Other nonprofits have experienced painful lessons after choosing to deceive the public for the greater good. In 1980, Save The Children, a 90-year-old international organization, was involved in a scandal[1] when funding designated for specific children was reallocated to other development projects. The Red Cross came under fire in 2001, when auditors discovered that a majority of the Liberty fund raised for 9/11 victims was reserved for other general Red Cross needs[2]. The public was not forgiving: after an investigation by then NY Attorney General Elliott Spitzer, Red Cross President Bernadine Healy was forced to resign.
On 2 October 2009, David Roodman posted an article[3] on his microfinance blog about Kiva’s pre-disbursement policy, accusing the organization of misleading lenders by overstating the potential for personal connections on the site. “In short, the person-to-person donor-to-borrower connections created by Kiva are partly fictional. I suspect that most Kiva users do not realize this. Yet Kiva prides itself on transparency.” He follows by explaining that pre-disbursement is a necessary and beneficial policy, allowing Kiva to serve a large volume of customers while bypassing the lengthy waiting period normally required for peer lending.
Despite the logical rationale for pre-disbursement, Roodman’s article caused a large backlash in the internet community against Kiva: many people felt that they had been misled when they visited the site, connected emotionally to a specific applicant, and then made a loan that they believed would benefit that individual.

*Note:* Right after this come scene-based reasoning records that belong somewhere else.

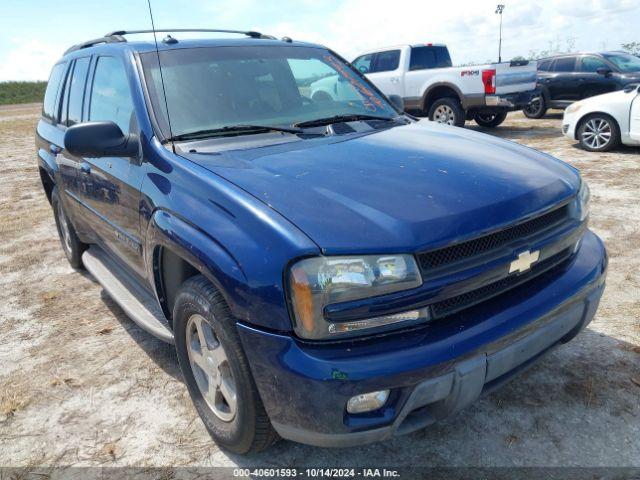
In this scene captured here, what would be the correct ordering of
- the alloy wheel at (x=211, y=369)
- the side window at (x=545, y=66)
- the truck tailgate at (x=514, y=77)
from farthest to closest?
the side window at (x=545, y=66) → the truck tailgate at (x=514, y=77) → the alloy wheel at (x=211, y=369)

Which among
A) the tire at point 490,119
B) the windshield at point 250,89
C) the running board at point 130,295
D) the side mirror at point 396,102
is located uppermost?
the windshield at point 250,89

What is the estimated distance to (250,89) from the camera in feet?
10.4

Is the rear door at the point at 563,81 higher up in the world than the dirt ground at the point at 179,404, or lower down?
higher up

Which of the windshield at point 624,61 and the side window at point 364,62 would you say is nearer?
the windshield at point 624,61

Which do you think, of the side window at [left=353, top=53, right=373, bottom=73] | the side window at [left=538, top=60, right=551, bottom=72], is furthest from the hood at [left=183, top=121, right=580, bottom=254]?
the side window at [left=538, top=60, right=551, bottom=72]

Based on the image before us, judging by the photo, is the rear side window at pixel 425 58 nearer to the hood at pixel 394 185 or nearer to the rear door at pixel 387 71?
the rear door at pixel 387 71

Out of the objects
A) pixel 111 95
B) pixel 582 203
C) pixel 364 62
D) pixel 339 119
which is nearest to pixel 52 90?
pixel 111 95

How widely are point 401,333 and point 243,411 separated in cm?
75

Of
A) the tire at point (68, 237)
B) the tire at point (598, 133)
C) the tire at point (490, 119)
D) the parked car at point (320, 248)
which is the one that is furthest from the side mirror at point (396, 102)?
the tire at point (490, 119)

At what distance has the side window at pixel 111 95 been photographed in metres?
3.09

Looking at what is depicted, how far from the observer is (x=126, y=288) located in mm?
3441

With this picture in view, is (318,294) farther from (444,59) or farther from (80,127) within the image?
(444,59)

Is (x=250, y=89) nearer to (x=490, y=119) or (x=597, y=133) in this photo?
(x=597, y=133)

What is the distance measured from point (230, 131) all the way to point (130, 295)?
1245mm
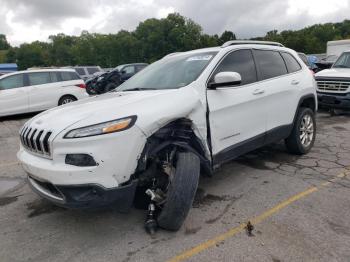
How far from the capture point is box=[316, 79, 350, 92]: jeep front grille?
363 inches

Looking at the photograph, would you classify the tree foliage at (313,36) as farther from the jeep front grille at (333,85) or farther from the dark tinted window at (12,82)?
→ the dark tinted window at (12,82)

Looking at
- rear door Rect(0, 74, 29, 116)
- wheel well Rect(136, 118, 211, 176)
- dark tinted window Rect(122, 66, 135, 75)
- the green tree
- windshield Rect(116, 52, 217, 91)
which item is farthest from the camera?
the green tree

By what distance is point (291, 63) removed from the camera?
18.1 feet

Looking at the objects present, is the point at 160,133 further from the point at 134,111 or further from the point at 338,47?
the point at 338,47

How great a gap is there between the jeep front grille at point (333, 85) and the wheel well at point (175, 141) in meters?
6.99

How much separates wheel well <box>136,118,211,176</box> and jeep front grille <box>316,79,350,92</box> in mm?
6986

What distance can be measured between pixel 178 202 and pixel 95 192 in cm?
74

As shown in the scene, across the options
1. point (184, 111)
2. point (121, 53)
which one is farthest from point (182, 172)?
point (121, 53)

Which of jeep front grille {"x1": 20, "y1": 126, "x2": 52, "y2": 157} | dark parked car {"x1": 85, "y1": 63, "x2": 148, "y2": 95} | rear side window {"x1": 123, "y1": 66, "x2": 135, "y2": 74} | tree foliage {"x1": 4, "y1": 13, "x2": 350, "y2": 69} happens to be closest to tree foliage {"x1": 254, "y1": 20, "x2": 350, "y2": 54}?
Result: tree foliage {"x1": 4, "y1": 13, "x2": 350, "y2": 69}

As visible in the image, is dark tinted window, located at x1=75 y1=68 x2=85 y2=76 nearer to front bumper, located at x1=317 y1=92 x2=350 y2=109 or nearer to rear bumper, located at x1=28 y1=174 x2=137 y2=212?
front bumper, located at x1=317 y1=92 x2=350 y2=109

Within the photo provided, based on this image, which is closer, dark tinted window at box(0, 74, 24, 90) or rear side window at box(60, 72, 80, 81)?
dark tinted window at box(0, 74, 24, 90)

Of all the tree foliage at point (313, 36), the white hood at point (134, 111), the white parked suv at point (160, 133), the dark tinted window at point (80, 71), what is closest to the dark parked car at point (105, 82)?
the dark tinted window at point (80, 71)

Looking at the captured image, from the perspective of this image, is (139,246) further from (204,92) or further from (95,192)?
(204,92)

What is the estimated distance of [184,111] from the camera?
3.48m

While Kiva claims that they value transparency, site visitors will not discover the pre-disbursement policy unless they do some significant investigation. Visitors who briefly skim the text on the site before proceeding directly to the profiles will view statements like this:
“we are using the power of the internet to facilitate one-to-one connections that were previously prohibitively expensive.”[4]

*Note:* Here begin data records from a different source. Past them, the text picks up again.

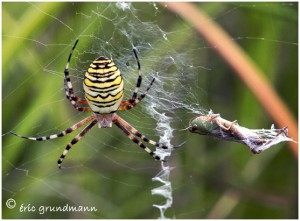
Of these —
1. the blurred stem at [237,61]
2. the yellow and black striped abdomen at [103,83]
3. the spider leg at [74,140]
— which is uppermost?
the blurred stem at [237,61]

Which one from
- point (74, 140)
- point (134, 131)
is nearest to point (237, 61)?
point (134, 131)

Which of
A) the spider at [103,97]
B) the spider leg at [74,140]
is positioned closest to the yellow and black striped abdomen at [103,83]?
the spider at [103,97]

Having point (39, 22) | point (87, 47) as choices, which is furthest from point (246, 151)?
point (39, 22)

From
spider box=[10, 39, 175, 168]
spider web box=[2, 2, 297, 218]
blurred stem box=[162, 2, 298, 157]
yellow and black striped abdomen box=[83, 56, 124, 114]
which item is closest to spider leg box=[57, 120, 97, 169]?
spider box=[10, 39, 175, 168]

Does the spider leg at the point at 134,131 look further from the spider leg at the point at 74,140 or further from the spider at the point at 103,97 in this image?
the spider leg at the point at 74,140

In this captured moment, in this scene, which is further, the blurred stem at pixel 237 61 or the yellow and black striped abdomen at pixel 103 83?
the blurred stem at pixel 237 61

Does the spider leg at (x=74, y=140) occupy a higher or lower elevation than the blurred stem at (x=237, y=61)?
lower

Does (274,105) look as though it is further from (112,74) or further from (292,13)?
(112,74)
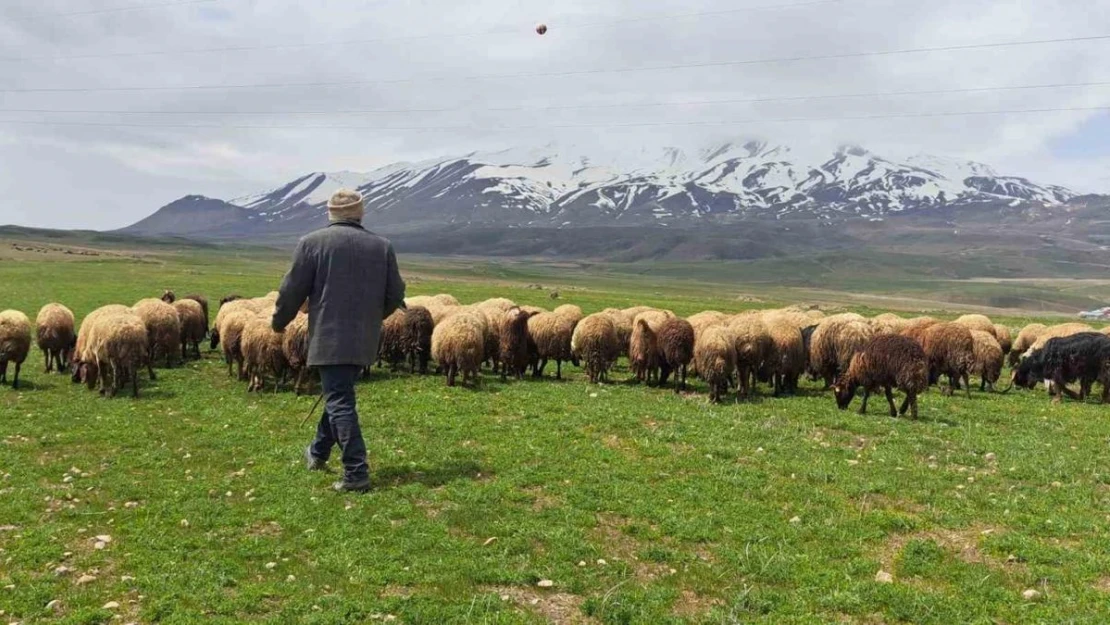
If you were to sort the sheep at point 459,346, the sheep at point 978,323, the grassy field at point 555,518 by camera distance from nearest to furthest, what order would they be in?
the grassy field at point 555,518 → the sheep at point 459,346 → the sheep at point 978,323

“Kiva is the world's first person-to-person micro-lending website, empowering individuals to lend to unique entrepreneurs around the globe.”
These claims give the impression that Kiva is attempting to minimize the likelihood of site visitors discovering the pre-disbursement policy. Many argue that Kiva should continue to maintain what they term a minor deception in order to function smoothly and deliver as much social value as it can. These comments overlook a glaring problem: Kiva has eliminated a significant portion of its core selling point, and widespread awareness of this issue may have significant negative ramifications. A New York Times article[5] stated it bluntly: “the direct person-to-person connection Kiva offered was in fact an illusion.”
Many now fear that this problem will eventually spell the end of Kiva, despite the near-universal support that Kiva has experienced. Without the personal connection, donors are better off using services like Microplace, where they can at least make a return on their investments. Many hope that Kiva will find a way to be both transparent and successful, but this may require drastic changes. While Kiva may experience a short-term decrease in capital volume by being completely upfront about the practice, they could avert a systemic failure by reinventing themselves.
A worst-case scenario is most likely if Kiva continues to promote the illusion of peer-to-peer lending. Innovations in the last four years have created a clear public demand for a social-media solution to humanitarian aid, and if Kiva is not able to revive itself with a new model, other organizations most likely will. We can only hope that Kiva will continue to utilize its market position in new ways[6].
[6] Some sites like Babyloan.org have even stuck to the direct peer-lending model, despite the delay between application posting and loan disbursement.